* Input material *
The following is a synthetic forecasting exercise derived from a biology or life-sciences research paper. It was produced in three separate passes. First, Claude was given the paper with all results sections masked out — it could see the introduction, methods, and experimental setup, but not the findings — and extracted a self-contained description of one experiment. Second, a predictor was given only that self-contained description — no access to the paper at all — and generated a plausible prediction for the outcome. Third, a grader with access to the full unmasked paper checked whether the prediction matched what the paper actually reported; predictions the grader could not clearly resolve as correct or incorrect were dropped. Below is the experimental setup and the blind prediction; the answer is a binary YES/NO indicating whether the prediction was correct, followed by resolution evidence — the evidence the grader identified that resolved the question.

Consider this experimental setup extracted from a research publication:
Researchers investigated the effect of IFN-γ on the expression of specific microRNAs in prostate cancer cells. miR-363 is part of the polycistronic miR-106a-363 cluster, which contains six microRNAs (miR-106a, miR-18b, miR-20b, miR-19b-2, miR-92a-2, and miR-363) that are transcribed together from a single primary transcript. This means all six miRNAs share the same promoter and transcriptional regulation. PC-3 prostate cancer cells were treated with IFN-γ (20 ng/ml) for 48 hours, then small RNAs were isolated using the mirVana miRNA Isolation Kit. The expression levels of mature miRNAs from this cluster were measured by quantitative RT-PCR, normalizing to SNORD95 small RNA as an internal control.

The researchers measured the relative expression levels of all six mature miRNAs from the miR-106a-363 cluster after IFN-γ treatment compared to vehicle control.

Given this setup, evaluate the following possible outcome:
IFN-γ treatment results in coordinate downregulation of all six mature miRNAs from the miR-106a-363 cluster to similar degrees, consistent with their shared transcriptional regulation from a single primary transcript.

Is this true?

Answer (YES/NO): NO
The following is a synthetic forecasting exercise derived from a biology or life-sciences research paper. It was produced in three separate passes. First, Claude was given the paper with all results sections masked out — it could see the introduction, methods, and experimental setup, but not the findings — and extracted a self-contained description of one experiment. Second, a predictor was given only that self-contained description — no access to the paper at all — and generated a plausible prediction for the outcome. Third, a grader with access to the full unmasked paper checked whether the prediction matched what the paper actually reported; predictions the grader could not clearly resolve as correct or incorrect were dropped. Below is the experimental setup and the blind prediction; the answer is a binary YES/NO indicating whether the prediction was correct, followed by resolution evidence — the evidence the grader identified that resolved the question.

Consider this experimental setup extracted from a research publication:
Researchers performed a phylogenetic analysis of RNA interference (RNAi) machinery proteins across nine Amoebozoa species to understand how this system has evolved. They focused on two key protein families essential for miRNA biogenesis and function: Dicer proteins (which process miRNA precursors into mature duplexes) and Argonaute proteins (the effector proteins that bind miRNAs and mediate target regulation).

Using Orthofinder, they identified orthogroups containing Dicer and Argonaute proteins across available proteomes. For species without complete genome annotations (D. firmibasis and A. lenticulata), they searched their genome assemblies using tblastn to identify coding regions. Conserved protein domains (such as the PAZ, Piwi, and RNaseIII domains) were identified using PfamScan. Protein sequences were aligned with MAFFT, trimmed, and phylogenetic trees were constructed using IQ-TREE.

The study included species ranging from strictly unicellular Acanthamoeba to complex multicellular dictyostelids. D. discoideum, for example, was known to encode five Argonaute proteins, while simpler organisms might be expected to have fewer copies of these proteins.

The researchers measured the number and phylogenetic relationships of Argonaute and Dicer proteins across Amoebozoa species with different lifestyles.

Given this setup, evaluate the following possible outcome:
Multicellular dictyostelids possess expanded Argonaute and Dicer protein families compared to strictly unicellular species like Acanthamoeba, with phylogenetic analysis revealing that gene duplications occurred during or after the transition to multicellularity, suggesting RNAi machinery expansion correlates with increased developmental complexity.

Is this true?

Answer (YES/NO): NO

* What the exercise asks *
Take the line holding "The study included" and all lines after it through the end of the data, and set them down exactly.

* Response box *
The study included species ranging from strictly unicellular Acanthamoeba to complex multicellular dictyostelids. D. discoideum, for example, was known to encode five Argonaute proteins, while simpler organisms might be expected to have fewer copies of these proteins.

The researchers measured the number and phylogenetic relationships of Argonaute and Dicer proteins across Amoebozoa species with different lifestyles.

Given this setup, evaluate the following possible outcome:
Multicellular dictyostelids possess expanded Argonaute and Dicer protein families compared to strictly unicellular species like Acanthamoeba, with phylogenetic analysis revealing that gene duplications occurred during or after the transition to multicellularity, suggesting RNAi machinery expansion correlates with increased developmental complexity.

Is this true?

Answer (YES/NO): NO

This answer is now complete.